==== DATASET ENTRIES ====

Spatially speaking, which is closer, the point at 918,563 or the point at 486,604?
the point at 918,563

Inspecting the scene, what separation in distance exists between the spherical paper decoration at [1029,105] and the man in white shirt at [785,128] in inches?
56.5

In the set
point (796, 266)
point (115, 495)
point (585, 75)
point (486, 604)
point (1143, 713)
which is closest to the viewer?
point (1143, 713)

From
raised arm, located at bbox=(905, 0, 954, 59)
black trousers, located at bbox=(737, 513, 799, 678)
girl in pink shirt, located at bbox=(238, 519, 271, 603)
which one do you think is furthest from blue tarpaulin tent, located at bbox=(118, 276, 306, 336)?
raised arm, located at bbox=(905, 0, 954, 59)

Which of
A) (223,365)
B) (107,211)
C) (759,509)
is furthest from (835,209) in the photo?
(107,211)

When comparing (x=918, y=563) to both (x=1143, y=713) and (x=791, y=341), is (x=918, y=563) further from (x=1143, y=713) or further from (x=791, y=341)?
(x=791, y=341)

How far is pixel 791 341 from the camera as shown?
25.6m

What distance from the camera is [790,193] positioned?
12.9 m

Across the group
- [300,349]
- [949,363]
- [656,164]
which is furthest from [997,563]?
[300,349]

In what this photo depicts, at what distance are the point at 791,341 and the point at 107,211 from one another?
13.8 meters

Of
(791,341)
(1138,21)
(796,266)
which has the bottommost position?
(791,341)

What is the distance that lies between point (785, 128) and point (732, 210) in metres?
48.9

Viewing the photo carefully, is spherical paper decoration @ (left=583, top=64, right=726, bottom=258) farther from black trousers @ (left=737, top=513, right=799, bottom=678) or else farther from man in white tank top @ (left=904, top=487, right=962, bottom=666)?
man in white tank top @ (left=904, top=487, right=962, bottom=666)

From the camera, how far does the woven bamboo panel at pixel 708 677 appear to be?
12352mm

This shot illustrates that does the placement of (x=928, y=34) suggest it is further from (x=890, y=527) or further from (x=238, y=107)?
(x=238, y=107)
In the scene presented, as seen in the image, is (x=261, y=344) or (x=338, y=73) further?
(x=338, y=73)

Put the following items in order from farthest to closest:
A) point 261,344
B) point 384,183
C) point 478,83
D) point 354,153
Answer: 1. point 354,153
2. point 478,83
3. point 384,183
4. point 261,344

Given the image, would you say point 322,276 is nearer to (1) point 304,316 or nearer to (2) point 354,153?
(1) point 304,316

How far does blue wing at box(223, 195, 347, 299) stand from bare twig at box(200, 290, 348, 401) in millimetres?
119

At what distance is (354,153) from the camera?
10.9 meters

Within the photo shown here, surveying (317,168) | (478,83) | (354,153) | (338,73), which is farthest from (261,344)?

====

EXERCISE DETAILS> Please restate the records in full, word for word.

EXERCISE SOLUTION>
Spatially speaking, which is closer, the point at 918,563 or the point at 486,604?
the point at 918,563

Inspecting the scene, what separation in distance exists between the spherical paper decoration at [1029,105] and the man in white shirt at [785,128] in inches?
56.5

In the set
point (796, 266)
point (115, 495)
point (585, 75)
point (486, 604)
point (1143, 713)
which is closest to the viewer?
point (1143, 713)

From
raised arm, located at bbox=(905, 0, 954, 59)
black trousers, located at bbox=(737, 513, 799, 678)
girl in pink shirt, located at bbox=(238, 519, 271, 603)
which one do you think is furthest from blue tarpaulin tent, located at bbox=(118, 276, 306, 336)?
raised arm, located at bbox=(905, 0, 954, 59)

Which of
A) (223,365)
B) (107,211)
C) (759,509)
is furthest from (835,209) in the photo?
(107,211)

When comparing (x=918, y=563) to both (x=1143, y=713) and (x=791, y=341), is (x=918, y=563) further from (x=1143, y=713) or further from (x=791, y=341)?
(x=791, y=341)

How far is pixel 791 341 from the camera as shown?
25.6m

What distance from the camera is [790,193] positioned?
12.9 m

Across the group
- [300,349]
- [949,363]
- [656,164]
which is furthest from [997,563]?
[300,349]

In what this photo depicts, at what distance are the point at 791,341 and the point at 107,211 from one another?
13.8 meters

Of
(791,341)
(1138,21)
(796,266)
which has the bottommost position?
(791,341)

What is the distance that lies between point (785, 128) and point (732, 210) in metres?
48.9

Viewing the photo carefully, is spherical paper decoration @ (left=583, top=64, right=726, bottom=258) farther from black trousers @ (left=737, top=513, right=799, bottom=678) or else farther from man in white tank top @ (left=904, top=487, right=962, bottom=666)?
man in white tank top @ (left=904, top=487, right=962, bottom=666)

From the camera, how far does the woven bamboo panel at pixel 708 677 appear to be?
12352mm

This shot illustrates that does the placement of (x=928, y=34) suggest it is further from (x=890, y=527) or further from (x=238, y=107)?
(x=238, y=107)
In the scene presented, as seen in the image, is (x=261, y=344) or (x=338, y=73) further?
(x=338, y=73)

Put the following items in order from farthest to closest:
A) point 261,344
B) point 384,183
C) point 478,83
D) point 354,153
Answer: 1. point 354,153
2. point 478,83
3. point 384,183
4. point 261,344

Given the image, would you say point 322,276 is nearer to (1) point 304,316 or nearer to (2) point 354,153?
(1) point 304,316

How far does blue wing at box(223, 195, 347, 299) stand from bare twig at box(200, 290, 348, 401) in millimetres?
119

At what distance is (354,153) from the camera?
10.9 meters

Within the photo shown here, surveying (317,168) | (478,83) | (354,153) | (338,73), which is farthest from (261,344)?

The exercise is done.